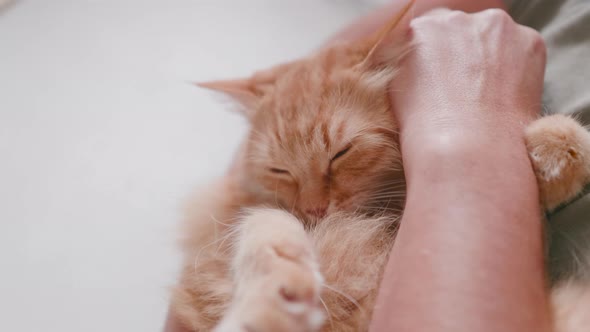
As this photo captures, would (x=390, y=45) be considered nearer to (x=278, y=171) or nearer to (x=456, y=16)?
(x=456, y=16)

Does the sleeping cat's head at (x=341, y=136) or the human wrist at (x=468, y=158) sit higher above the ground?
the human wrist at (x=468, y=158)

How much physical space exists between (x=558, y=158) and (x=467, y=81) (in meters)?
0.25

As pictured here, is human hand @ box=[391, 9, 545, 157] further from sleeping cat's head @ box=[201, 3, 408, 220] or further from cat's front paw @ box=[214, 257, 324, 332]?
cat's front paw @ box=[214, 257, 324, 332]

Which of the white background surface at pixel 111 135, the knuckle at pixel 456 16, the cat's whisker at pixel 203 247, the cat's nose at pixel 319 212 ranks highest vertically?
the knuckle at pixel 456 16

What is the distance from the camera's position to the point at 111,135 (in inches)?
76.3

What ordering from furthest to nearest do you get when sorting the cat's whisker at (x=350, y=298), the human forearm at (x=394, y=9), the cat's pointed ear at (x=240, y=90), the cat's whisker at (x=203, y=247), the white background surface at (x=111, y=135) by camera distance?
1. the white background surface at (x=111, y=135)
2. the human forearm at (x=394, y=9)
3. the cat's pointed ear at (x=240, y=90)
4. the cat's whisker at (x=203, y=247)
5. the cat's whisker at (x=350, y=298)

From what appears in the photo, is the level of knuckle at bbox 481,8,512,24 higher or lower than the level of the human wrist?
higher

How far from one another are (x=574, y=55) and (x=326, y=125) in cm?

---

■ **AIM**
Copy out, word for word, the records from the line containing "What ordering from" through the end of the records, including that first line.

■ **THE REPLY**
What ordering from furthest to nearest do you get when sorting the cat's whisker at (x=350, y=298), the human forearm at (x=394, y=9), the cat's pointed ear at (x=240, y=90), the cat's whisker at (x=203, y=247), the white background surface at (x=111, y=135) by camera distance?
1. the white background surface at (x=111, y=135)
2. the human forearm at (x=394, y=9)
3. the cat's pointed ear at (x=240, y=90)
4. the cat's whisker at (x=203, y=247)
5. the cat's whisker at (x=350, y=298)

From what appears in the photo, is the level of knuckle at bbox 481,8,512,24 higher or lower than the level of the human wrist?
higher

How far from one another are (x=574, y=55) and (x=326, y=125) in cm?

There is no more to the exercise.